Tasks to complete:
1/ Revise the note on Tibetan language and interview practice, starting at "Toponyms and names" and ending at "in the glossary.", and replace "glossary" with "appendix".
2/ Extend the note on Tibetan language and interview practice with new text that follows on from its final sentence.

======== Document passage

This one sentence illustrates many of the concerns and interventions unique to the Amdo dialect. Here, the syllable no (ནོ) is used as a nominalizer (Dpal ldan bkra shis 2016, 540) to construct the relative clause “what I’m talking about.” The syllable ཁྱོས། is the second-person pronoun (locally pronounced cho) with the agentive particle affixed, rendering the new pronunciation chee, creating the subject of the verb “to know.” The final two syllables of the phrase, mang gi (མང་གི), join a single syllable adjective mang ‘many’ with gi, which in Dpal ldan bkra shis’s (2016, 48) terminology is the “reportive mood,” used by a speaker to report what the speaker thinks to be the case. Most of these features are specific to the Amdo dialect. At the same time, the verb “to speak” has a commonly accepted spelling, and I preserve this even though it differs from the pronunciation.

Toponyms and names for administrative units and government media companies present further problems. With both Tibetan and Chinese names, I have chosen to use Tibetan pronunciations for cities, towns, counties, and prefectures, Chinese pinyin in parentheses at the first usage, and characters in the glossary.

Due to the very real potential for political fallout associated with any study of China’s ethnic minority populations, I have done my utmost to protect the identities of my consultants. Most interviews were conducted in Tibetan, and only rarely in English or Chinese at the interviewee’s preference. If done in English or Chinese, I have marked the quotes as such at the end of the quotation. Under the terms of IRB protocol 2012B0466, and due to the potentially sensitive nature of the project, I transcribed all interviews myself, without the aid of a research assistant. All interviews were conducted in spaces chosen by the interviewee, often teahouses or cafés. As such, there were certain segments of conversations that were difficult to understand. These indistinct portions are marked with question marks. Any mistakes in the transcription and translation are entirely my own.

================
======== Given records

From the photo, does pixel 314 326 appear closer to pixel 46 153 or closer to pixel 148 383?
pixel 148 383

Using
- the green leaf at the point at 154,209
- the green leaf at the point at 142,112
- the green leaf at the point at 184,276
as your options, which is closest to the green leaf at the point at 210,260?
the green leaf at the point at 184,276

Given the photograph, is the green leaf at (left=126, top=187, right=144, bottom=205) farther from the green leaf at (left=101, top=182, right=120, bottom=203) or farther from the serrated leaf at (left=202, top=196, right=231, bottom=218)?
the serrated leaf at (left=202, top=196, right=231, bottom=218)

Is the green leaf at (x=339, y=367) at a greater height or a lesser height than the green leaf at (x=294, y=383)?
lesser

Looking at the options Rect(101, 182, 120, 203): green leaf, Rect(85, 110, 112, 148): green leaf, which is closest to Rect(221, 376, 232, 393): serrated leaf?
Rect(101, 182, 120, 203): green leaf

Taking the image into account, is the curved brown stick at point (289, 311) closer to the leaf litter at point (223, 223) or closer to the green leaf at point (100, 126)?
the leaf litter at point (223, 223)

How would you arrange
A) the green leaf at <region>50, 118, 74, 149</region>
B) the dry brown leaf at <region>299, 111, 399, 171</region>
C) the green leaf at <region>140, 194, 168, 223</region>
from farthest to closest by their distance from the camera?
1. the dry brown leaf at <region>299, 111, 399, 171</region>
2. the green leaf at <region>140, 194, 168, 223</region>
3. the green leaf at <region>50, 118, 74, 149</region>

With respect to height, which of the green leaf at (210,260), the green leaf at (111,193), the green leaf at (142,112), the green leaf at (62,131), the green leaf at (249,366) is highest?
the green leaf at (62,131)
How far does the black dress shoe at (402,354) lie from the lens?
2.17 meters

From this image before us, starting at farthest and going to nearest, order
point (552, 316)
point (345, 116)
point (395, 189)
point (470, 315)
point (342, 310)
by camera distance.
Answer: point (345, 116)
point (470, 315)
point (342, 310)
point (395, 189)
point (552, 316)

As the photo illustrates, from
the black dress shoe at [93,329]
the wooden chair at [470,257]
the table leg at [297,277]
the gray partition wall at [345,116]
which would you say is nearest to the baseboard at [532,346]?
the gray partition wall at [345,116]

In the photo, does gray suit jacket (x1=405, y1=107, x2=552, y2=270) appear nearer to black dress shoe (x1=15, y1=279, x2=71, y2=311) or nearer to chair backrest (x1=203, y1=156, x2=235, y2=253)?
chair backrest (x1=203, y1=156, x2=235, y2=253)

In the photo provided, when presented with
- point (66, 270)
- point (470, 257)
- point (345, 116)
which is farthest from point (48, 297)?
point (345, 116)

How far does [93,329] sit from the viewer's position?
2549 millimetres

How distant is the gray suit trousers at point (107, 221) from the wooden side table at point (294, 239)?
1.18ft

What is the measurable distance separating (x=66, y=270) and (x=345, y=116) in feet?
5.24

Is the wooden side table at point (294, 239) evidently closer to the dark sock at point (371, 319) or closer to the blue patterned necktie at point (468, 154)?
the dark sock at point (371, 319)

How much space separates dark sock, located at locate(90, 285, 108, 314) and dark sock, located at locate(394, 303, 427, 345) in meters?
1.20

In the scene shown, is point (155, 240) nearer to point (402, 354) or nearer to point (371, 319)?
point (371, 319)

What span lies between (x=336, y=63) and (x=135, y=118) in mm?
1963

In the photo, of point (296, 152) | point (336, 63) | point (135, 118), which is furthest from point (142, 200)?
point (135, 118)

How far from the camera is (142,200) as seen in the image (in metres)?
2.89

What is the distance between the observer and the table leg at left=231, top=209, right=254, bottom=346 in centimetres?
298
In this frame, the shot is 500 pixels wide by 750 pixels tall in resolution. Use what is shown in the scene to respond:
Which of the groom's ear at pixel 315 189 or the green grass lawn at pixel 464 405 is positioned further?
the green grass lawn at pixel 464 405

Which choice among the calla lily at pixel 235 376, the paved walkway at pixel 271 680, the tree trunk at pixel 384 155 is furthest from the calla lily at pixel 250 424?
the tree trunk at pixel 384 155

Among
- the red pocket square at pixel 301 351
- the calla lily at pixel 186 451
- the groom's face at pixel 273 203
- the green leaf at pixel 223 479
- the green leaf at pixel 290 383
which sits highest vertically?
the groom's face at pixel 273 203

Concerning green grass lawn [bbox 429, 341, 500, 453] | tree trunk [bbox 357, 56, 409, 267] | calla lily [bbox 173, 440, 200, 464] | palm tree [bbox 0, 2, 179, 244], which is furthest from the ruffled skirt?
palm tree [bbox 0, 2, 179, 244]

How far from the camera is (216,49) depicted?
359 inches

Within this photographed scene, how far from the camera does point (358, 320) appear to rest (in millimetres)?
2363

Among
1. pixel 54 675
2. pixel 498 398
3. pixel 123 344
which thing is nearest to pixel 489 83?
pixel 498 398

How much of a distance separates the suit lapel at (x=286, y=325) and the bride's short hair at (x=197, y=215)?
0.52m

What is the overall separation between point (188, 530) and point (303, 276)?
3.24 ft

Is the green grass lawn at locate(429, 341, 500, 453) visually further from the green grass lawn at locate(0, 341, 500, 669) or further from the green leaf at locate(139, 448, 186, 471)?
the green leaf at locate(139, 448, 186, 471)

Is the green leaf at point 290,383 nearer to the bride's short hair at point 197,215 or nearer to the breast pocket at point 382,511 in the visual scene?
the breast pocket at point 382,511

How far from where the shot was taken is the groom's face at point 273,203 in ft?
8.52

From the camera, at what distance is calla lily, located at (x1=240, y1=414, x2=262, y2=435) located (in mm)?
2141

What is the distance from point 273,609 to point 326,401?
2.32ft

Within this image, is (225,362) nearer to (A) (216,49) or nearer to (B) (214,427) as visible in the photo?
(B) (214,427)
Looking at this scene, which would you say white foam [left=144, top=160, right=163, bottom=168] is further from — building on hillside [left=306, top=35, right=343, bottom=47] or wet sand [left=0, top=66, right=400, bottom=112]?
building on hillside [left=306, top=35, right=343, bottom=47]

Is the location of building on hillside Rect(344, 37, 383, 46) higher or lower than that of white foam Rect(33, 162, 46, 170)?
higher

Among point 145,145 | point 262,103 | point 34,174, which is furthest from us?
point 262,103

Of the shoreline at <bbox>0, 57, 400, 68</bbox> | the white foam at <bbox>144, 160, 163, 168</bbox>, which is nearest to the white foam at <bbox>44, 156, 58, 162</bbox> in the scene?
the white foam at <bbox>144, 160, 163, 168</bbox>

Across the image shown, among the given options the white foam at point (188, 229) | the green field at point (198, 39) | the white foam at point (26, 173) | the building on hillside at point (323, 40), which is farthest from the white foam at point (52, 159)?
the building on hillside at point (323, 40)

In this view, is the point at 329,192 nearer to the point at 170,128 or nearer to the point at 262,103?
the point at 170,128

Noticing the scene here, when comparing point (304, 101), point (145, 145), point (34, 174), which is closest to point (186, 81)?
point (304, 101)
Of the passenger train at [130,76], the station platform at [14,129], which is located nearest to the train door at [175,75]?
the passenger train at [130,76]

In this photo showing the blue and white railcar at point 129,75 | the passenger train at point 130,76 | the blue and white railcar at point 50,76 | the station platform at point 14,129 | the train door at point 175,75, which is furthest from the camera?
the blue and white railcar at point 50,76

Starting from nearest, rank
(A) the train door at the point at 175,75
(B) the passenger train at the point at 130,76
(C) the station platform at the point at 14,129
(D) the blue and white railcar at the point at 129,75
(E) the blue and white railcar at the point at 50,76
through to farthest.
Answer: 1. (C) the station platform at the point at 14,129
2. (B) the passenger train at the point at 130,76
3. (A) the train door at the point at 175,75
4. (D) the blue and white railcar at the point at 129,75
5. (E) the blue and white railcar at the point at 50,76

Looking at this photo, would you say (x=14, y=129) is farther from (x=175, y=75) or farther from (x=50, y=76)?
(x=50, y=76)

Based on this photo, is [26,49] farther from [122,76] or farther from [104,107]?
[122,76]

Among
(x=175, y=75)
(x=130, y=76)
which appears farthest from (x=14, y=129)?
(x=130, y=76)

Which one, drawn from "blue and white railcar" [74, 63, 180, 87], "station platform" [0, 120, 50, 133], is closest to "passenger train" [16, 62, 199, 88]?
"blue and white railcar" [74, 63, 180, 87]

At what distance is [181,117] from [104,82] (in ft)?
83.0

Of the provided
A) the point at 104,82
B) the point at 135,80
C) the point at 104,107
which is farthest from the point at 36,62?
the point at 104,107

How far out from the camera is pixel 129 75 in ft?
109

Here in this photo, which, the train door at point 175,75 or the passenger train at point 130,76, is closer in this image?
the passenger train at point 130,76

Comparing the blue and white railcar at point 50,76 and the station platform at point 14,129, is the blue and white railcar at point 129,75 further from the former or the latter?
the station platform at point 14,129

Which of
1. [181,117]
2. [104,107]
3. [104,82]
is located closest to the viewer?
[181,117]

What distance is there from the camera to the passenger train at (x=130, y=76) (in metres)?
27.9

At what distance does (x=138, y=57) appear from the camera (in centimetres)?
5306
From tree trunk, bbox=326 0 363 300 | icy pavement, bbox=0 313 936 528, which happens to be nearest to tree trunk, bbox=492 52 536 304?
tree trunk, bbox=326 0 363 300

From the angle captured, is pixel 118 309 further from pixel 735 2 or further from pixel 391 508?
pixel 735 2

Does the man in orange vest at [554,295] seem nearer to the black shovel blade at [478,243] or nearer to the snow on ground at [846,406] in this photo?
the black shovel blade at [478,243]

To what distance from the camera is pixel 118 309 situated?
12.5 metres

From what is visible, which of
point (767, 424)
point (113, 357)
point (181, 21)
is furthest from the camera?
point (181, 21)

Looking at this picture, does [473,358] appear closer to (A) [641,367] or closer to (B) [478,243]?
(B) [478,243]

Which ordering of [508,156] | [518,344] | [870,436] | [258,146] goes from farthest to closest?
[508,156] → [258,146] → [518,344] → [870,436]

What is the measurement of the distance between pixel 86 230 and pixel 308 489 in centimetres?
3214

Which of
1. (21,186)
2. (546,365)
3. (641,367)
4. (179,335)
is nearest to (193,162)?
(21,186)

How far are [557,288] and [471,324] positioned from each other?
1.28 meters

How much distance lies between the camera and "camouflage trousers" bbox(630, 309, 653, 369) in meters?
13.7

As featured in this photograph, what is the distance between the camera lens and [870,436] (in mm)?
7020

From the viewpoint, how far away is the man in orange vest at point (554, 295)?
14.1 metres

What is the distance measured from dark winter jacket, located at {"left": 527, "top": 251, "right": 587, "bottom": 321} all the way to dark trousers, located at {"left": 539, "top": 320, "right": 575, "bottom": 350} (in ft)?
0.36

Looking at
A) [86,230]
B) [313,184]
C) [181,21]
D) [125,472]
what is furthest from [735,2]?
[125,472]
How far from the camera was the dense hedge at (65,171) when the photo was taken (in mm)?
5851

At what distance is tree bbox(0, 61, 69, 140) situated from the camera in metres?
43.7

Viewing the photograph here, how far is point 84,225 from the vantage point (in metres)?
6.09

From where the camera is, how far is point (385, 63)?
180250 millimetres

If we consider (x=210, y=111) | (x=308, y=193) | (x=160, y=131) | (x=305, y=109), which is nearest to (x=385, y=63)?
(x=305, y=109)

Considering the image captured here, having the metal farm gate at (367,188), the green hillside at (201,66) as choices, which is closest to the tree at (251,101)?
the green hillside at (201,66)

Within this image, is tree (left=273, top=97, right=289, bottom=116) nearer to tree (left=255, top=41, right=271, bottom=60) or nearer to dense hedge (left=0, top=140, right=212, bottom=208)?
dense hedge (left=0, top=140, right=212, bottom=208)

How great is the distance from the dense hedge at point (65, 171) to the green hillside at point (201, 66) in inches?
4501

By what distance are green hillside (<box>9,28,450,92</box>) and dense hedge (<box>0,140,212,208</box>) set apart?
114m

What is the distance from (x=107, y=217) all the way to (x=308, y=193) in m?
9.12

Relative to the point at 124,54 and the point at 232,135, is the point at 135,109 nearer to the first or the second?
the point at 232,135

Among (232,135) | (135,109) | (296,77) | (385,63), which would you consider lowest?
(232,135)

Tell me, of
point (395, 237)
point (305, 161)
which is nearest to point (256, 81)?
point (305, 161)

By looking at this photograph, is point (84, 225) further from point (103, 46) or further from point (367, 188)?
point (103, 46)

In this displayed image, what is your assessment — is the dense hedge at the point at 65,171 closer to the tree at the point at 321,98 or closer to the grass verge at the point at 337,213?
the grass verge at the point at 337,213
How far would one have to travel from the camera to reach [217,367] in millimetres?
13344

================

Expected results:
1/
Toponyms and names for administrative units and government media companies present further problems. With both Tibetan and Chinese names, I have chosen to use Tibetan pronunciations for cities, towns, counties, and prefectures, Chinese pinyin in parentheses at the first usage, and characters in the appendix.

2/
It should also be noted that, due to the scope of this thesis and the regional nature of its analysis, I have sometimes generalized based on the informed opinions of my interlocutors. I am fully aware of the dangers of overgeneralization, but, over the course of countless conversations throughout the region, I have come to believe that the views contained in their responses are representative of those held by many (especially lay) Tibetans in Amdo.

The selection of interlocutors was limited to my own networks and my own ability to meet people. They are overwhelmingly male, first-generation-urban Tibetans who, when asked about their home areas, are more likely to say the name of a county in the Tibetan countryside than the provincial capital of Ziling, in which most of the interviewees live. I also conducted interviews with people from a variety of areas in the countryside.

Most of my interviewees are bilingual in Amdo Tibetan and some form of Chinese; some are trilingual. Their opinions, and my subsequent deductions, certainly do not reflect the experience or opinions of every person on the plateau. To wit, there is a small—but growing—population of one-and-a-half- and second-generation urbanites who are unable or unwilling to speak Tibetan, and not as concerned with the issues being articulated here. I conducted no formal interviews with such people, as they admitted no interest in these performances, due to their inability to understand both the language and the content.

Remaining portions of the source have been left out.